Der am 4. Januar 1881 in Duisburg-Meiderich geborene Lehmbruck hatte schon früh Erfolg. Nachdem er zunächst die Kunstgewerbeschule besucht hatte, studierte er ab 1901 in der Bildhauerklasse der Kunstakademie Düsseldorf. Schon während des Studiums verkaufte er mehrere Arbeiten. Ein entscheidender Impuls war 1904 die Internationale Kunstausstellung in Düsseldorf, wo Lehmbruck das Werk des französischen Bildhauers Auguste Rodin (1840-1917) kennenlernte.
Ähnlich wie Rodin orientierte sich Lehmbruck zunächst an einer klassizistischen Formensprache. Doch er entwickelte schnell seinen ganz eigenen Stil. „Bei Lehmbruck ist das Menschenbild nicht mehr dem Naturalismus verpflichtet, sondern dem Blick nach innen“, erklärt Dinkla. Während Rodin sich für die Physis des Menschen und dessen körperliche Präsenz interessiert habe, sei Lehmbruck einen anderen Weg gegangen. „Er zeigt den Menschen so wie er ist, wenn er sich in seine Gedankenwelt vertieft und sich aus dem Geistigen heraus definiert.“
Damit nahm Lehmbruck den entscheidenden Schritt in die Moderne. Daran knüpften andere Künstler an wie etwa Marcel Duchamp und Alberto Giacometti, der die für Lehmbruck typische Längung der Figuren weiterentwickelte. Auch Joseph Beuys nannte Lehmbruck als wichtigen Einfluss.
Seine fruchtbarsten Jahre erlebte Lehmbruck, nachdem er 1910 mit seiner Familie nach Paris gezogen war. Seine in sich gekehrten, vergeistigten Figuren zeichneten sich durch ihre überlangen, schmalen Glieder aus.

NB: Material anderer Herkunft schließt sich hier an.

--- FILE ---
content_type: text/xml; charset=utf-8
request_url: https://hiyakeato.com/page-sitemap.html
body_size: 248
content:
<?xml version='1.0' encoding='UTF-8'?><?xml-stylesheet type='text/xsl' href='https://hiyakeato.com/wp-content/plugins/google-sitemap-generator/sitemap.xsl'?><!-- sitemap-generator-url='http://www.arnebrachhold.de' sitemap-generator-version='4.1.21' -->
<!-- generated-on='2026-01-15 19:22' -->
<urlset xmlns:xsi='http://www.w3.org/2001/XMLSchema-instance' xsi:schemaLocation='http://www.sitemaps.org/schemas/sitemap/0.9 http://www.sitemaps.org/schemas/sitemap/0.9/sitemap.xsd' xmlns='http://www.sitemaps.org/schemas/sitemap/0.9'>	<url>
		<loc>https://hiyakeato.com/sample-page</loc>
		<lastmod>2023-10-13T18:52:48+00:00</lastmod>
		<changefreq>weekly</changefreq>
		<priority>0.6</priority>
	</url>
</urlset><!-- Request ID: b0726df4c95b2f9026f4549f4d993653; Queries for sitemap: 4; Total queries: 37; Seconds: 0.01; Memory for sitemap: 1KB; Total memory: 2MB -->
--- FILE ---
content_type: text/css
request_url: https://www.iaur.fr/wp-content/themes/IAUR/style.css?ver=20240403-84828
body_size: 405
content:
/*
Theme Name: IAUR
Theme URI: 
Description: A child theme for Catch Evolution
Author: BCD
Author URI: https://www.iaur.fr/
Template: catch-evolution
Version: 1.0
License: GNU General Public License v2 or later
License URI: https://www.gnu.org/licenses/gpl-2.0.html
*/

Den Durchbruch schaffte Lehmbruck mit der „Knienden“, die er 1911 im Salon d‘Automne in Paris präsentiert. Internationale Anerkennung erlangte er, als die „Kniende“ zwei Jahre später in der durch New York, Boston und Chicago tourenden Armory Show gezeigt wurde, einer bedeutenden Kunst-Schau. „Die Kniende gilt heute als der Inbegriff der Moderne“, sagt Dinkla.

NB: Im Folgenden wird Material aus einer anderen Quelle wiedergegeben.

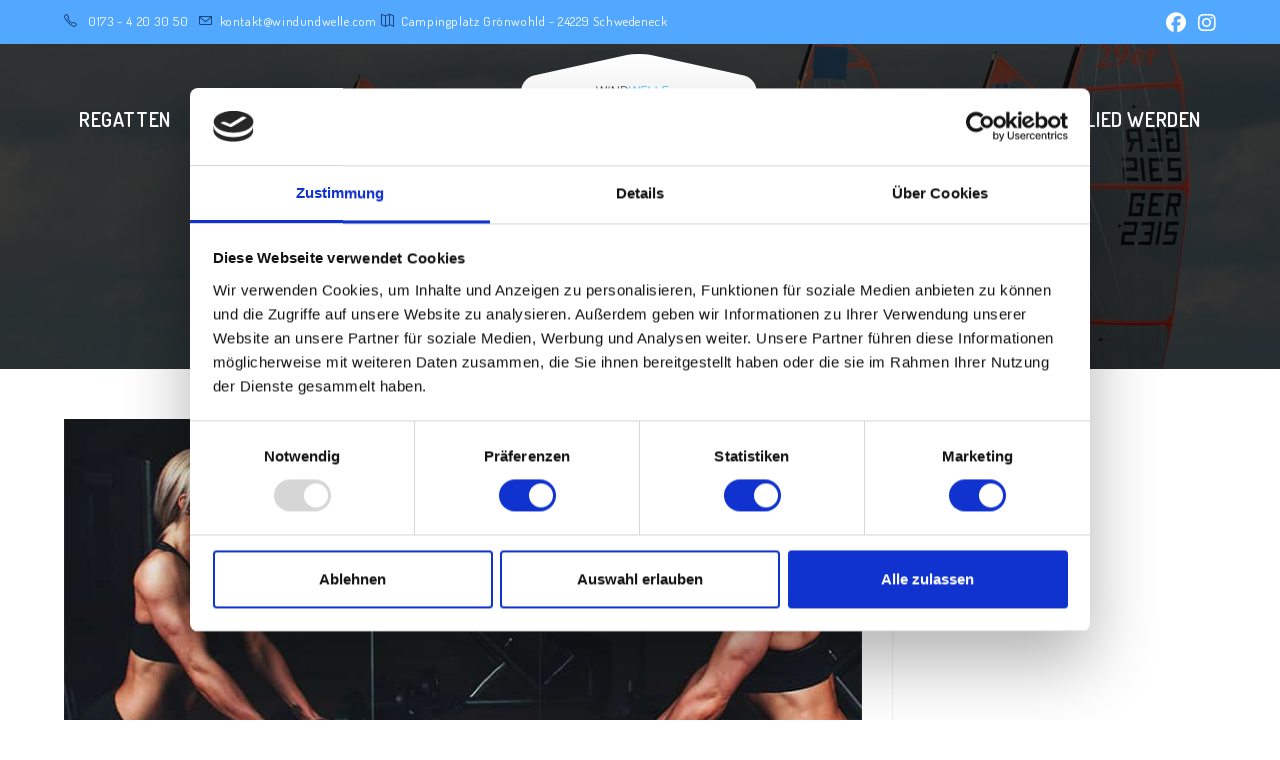

--- FILE ---
content_type: application/x-javascript
request_url: https://consentcdn.cookiebot.com/consentconfig/f67986f7-19c8-4978-85c5-fe550721358e/windundwelle.club/configuration.js
body_size: 652
content:
CookieConsent.configuration.tags.push({id:54613729,type:"script",tagID:"",innerHash:"",outerHash:"",tagHash:"13989231717249",url:"https://www.googletagmanager.com/gtag/js?id=G-4DESNG2PSB",resolvedUrl:"https://www.googletagmanager.com/gtag/js?id=G-4DESNG2PSB",cat:[3]});CookieConsent.configuration.tags.push({id:54613730,type:"script",tagID:"",innerHash:"",outerHash:"",tagHash:"1996391087343",url:"https://www.google.com/recaptcha/api.js?render=6LeewfYeAAAAAFiKLefg6N937J15GSJDW_jiyy4n",resolvedUrl:"https://www.google.com/recaptcha/api.js?render=6LeewfYeAAAAAFiKLefg6N937J15GSJDW_jiyy4n",cat:[1]});CookieConsent.configuration.tags.push({id:54613731,type:"script",tagID:"",innerHash:"",outerHash:"",tagHash:"17034565647328",url:"https://consent.cookiebot.com/uc.js",resolvedUrl:"https://consent.cookiebot.com/uc.js",cat:[1]});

Nationalsozialisten galt seine Kunst als entartet
Die Pariser Jahre, in denen er auch ein malerisches und druckgrafisches Werk schuf, endeten 1914 abrupt mit dem Beginn des Ersten Weltkriegs. Lehmbruck musste Frankreich verlassen und zog nach Berlin, wo er kurze Zeit als Sanitäter arbeitete. Später wurde er als Kriegsmaler in Straßburg eingesetzt. Wegen seiner Schwerhörigkeit wurde er jedoch bald aus dem Kriegsdienst entlassen.
„Er hat den Krieg als etwas absolut Inhumanes erlebt“, sagt Dinkla. Während des Krieges schuf Lehmbruck Skulpturen, die er selbst als Helden verstand. Die niedergeschlagenen, in sich gekehrten Figuren wie etwa der „Gestürzte“ und der „Sitzende Jüngling“ entsprachen den Vorstellungen seiner Zeitgenossen von siegreichen Heroen jedoch ganz und gar nicht.
Lehmbruck suchte Abstand zum Kriegsgeschehen und siedelte 1916 nach Zürich über. Er wurde von Depressionen geplagt. Auslöser für seinen Suizid am 25. März 1919 in Berlin war seine unerwiderte Liebe zu der jungen Schauspielerin Elisabeth Bergner.
Unter den Nationalsozialisten galt Lehmbrucks Kunst als entartet. Nach dem Zweiten Weltkrieg aber bemühte sich seine Heimatstadt um sein Andenken. 1964 eröffnete in Duisburg das von seinem Sohn Manfred entworfene Lehmbruck Museum, das unter anderem über den Nachlass des Künstlers verfügt.
Anlässlich des 100. Todestages widmet sich das Museum den unterschiedlichen Menschenbildern Lehmbrucks und seines Vorbildes Rodin unter dem Titel „Schönheit. Lehmbruck & Rodin – Meister der Moderne“ bis zum 18. August. Eine zweite, bis zum 8. September terminierte Schau dort vermittelt Einblicke in die private und künstlerische Biographie des Künstlers.